◆ Requirement ◆
Which lines run from the line with "site MAD_S1_MAD04, 3-frame burst." through the line with "Label granularity: sequence-level." in the entries below? Print them exactly, both ends included, and nothing more.

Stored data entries
***

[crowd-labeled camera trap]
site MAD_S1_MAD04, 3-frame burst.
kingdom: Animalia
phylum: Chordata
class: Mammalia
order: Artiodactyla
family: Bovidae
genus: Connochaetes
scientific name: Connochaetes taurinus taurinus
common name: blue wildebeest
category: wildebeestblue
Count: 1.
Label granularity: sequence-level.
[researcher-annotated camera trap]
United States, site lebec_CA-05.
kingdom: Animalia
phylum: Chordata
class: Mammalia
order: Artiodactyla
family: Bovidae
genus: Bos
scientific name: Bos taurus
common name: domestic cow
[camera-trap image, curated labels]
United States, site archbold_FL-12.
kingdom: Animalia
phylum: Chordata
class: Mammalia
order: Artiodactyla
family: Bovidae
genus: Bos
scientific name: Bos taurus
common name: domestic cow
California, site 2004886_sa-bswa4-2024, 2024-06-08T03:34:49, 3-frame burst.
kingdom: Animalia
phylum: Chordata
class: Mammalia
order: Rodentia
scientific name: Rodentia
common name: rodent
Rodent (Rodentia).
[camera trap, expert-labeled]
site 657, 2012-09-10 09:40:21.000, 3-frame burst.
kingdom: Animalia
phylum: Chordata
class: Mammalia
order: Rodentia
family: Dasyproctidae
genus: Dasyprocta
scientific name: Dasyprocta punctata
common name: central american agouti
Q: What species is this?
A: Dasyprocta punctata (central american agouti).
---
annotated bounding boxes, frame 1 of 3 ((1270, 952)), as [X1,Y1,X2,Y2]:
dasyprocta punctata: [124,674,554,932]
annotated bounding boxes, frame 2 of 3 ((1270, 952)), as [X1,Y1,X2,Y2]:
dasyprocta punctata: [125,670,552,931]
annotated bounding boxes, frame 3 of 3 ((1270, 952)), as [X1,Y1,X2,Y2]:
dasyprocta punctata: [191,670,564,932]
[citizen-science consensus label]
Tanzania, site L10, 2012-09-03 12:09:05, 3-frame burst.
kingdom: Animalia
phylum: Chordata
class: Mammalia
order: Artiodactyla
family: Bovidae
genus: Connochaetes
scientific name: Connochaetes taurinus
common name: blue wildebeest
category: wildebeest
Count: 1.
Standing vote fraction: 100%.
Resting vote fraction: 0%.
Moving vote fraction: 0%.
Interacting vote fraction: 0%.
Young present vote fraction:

***

◆ Answer to this task ◆
site MAD_S1_MAD04, 3-frame burst.
kingdom: Animalia
phylum: Chordata
class: Mammalia
order: Artiodactyla
family: Bovidae
genus: Connochaetes
scientific name: Connochaetes taurinus taurinus
common name: blue wildebeest
category: wildebeestblue
Count: 1.
Label granularity: sequence-level.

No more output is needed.